En la plaçant à ses côtés, il l'avait exposée aux flèches. Il l'avait révélée, et c'était sans doute à un monde qui n'était pas prêt pour cette révélation et s'efforcerait de la rejeter à tout prix. Dès l'instant où, prenant sa main, il avait dit aux êtres rassemblés sur la plage de Gouldsboro :
« Je vous présente ma femme, la comtesse de Peyrac », il l'avait fait sortir de l'ombre, où seule, avec des ruses de petite bête pourchassée, elle essayait de passer inaperçue, il l'avait de nouveau exposée aux regards et ce ne pourrait être que des regards d'amour ou de haine, car elle ne laissait personne indifférent.

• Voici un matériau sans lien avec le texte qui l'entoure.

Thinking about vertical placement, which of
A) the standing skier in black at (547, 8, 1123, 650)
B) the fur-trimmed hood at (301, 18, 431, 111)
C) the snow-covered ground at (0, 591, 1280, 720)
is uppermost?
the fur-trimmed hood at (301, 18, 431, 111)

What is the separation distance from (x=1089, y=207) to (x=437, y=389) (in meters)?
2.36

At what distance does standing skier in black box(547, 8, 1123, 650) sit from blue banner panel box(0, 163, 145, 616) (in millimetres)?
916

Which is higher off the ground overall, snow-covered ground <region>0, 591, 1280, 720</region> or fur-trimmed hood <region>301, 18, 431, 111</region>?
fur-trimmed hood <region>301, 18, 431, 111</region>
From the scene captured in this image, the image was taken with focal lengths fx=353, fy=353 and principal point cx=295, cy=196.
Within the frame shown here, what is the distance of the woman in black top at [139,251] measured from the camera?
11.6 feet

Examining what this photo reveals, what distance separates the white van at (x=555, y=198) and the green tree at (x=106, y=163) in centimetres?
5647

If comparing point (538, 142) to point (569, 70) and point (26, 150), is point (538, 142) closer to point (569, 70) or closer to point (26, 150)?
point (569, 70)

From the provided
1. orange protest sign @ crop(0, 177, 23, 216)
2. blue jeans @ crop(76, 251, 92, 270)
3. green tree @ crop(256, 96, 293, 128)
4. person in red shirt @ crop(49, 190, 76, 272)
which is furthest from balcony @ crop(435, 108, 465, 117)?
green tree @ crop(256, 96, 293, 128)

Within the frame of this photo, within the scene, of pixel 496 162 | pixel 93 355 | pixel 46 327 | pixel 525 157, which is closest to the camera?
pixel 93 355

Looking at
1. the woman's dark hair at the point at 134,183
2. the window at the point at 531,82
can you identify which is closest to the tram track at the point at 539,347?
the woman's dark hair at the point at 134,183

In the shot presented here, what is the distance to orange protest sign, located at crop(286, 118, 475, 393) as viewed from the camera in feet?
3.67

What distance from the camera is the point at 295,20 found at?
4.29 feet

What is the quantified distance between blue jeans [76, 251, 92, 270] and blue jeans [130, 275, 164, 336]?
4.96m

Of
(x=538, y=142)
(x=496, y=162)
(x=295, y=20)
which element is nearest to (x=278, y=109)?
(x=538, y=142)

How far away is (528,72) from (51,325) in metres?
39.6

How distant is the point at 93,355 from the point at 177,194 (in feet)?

Peyrac se surprenait à regarder autour de lui l'immobilité blanche, la nature glacée et inhumaine, comme s'il y voyait s'assembler des ennemis aux visages encore dissimulés mais implacables. En allant ainsi de l'avant, il tombait dans le piège de l'ennemi, il faisait ce qu'on attendait qu'il rît, mais rien ne pouvait le retenir car, au sein de ces menaces, il y avait une femme qui était la sienne par des droits imprescriptibles, une femme dont il savait seul qu'elle était fragile, une femme dans toute la vulnérabilité de son sexe et qu'il se devait de défendre farouchement et de façon intraitable...
– Père ! Père !
– Quoi donc ?...
– Rien, disait Florimond, hébété de fatigue.
Devant la face que le comte tournait vers lui, où le regard avait la dureté d'une lame acérée, le pauvre garçon ne pouvait trouver le courage d'avouer que ses pieds étaient de plomb. Son père était le seul être devant lequel il perdait parfois contenance. Et, en même temps, il ne pouvait s'empêcher d'admirer sur l'éclat d'un ciel sombre au couchant nuageux, gris et or, l'homme gigantesque, aux tempes argentées, au visage marqué de cicatrices et parfois impressionnant, qu'il était parti chercher au-delà des Océans et qui ne l'avait pas déçu : son père.